■ SOURCE PASSAGE:
Skip to content

quantization

MRFI quantization methods

A Quantization has two static function quantize() and dequantize(), both have args x and other args have specified in config file. These two function should modify x inplace, DO NOT return something.

quantize() should make input x into a integer tensor with float32 type, aka. pseudo quantization, therefore pytorch can forward them correctly.

Warning

A integer bit flip error mode always need a quantization.

The bit_width argument and the result integer range (e.g. -128~127) should be consist with corresponding error mode argment. Since MRFI does not check value bound for performance reason, wrong arguments or wrong implemention of quantization may silently lead to unexpected experiment result.

Runtime dynamic quantization

If you set dynamic_range to "auto" in MRFI config, this value will be set to max range of the input tensor automatically by MRFI. This feature can be used to simulate runtime dynamic quantization. However, it should be noted that fault injection can also cause changes in the dynamic range of the later layer.

SymmericQuantization

Simple symmeric quantization.

Uniformly mapping a float tensor in range [-dynamic_range*scale_factor, +dynamic_range*scale_factor] into integer range [-2**(bit_width-1)+1, 2**(bit_width-1)-1].

Outliers are clipped.

■ LISTING:
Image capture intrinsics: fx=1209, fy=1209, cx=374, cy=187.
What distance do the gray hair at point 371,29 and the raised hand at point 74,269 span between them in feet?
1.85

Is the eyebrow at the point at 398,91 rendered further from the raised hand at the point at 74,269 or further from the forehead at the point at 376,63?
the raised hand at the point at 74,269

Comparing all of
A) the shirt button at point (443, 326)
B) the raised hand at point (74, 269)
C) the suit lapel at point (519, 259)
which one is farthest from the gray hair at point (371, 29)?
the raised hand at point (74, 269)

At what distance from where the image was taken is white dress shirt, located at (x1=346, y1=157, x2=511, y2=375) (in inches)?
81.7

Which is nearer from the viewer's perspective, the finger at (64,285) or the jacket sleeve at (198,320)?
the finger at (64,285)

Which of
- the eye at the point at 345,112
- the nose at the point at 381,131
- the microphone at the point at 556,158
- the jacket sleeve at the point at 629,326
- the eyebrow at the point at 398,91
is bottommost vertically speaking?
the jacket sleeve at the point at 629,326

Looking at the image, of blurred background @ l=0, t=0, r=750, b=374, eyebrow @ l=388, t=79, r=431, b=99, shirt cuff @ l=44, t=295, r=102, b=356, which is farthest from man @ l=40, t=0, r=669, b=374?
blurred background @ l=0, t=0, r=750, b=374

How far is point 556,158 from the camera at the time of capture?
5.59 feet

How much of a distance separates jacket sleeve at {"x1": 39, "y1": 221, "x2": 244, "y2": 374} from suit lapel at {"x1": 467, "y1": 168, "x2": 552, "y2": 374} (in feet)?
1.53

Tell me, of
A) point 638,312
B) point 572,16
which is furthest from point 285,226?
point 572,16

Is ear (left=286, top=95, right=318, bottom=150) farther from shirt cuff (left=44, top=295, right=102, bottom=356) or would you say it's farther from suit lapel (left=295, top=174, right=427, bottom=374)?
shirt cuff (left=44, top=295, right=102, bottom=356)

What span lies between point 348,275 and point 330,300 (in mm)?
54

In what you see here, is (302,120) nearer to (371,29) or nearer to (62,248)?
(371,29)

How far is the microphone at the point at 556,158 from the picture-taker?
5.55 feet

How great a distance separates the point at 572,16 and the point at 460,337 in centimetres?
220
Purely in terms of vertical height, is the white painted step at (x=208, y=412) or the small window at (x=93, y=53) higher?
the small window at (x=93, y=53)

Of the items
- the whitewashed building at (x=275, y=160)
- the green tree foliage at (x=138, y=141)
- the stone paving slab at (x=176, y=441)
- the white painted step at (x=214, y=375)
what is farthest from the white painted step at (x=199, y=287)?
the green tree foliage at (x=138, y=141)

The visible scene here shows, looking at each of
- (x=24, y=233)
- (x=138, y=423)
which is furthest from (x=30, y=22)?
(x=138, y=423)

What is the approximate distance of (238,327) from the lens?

■ WHAT THIS EXERCISE ASKS:
(1) On the MRFI quantization page, which error mode always needs a quantization?
(2) Why, according to the MRFI quantization page, can wrong arguments or a flawed quantization lead to unexpected experiment results without warning?
(3) Carry on the MRFI quantization page after its final line, "Outliers are clipped."

■ ANSWERS BELOW:
(1) An integer bit flip error mode.

(2) For performance reasons, MRFI does not check value bounds. So if the bit_width or the resulting integer range does not match the error mode's arguments, or the quantization is implemented wrongly, nothing catches it and the results are silently affected.

(3)
Parameters:

Name Type Description Default
bit_width int Often 8 or 16. required
dynamic_range float Usually maximum of values. required
scale_factor float Extra factor on dynamic range. 1.0

PositiveQuantization

Simple positive quantization.

Uniformly mapping a float tensor in range [0, dynamic_range*scale_factor] into integer range [0, 2**(bit_width)-1].

Outliers are clipped.

Parameters:

Name Type Description Default
bit_width int Often 8 or 16. required
dynamic_range float Usually maximum of values. required
scale_factor float Extra factor on dynamic range. 1.0

FixPointQuantization

Fixpoint quantization.

Quantize a float tensor into binary fix point representation integer_bit.decimal_bit.

So the input dynamic range is [-2**integer_bit, 2**integer_bit], outliers are clipped.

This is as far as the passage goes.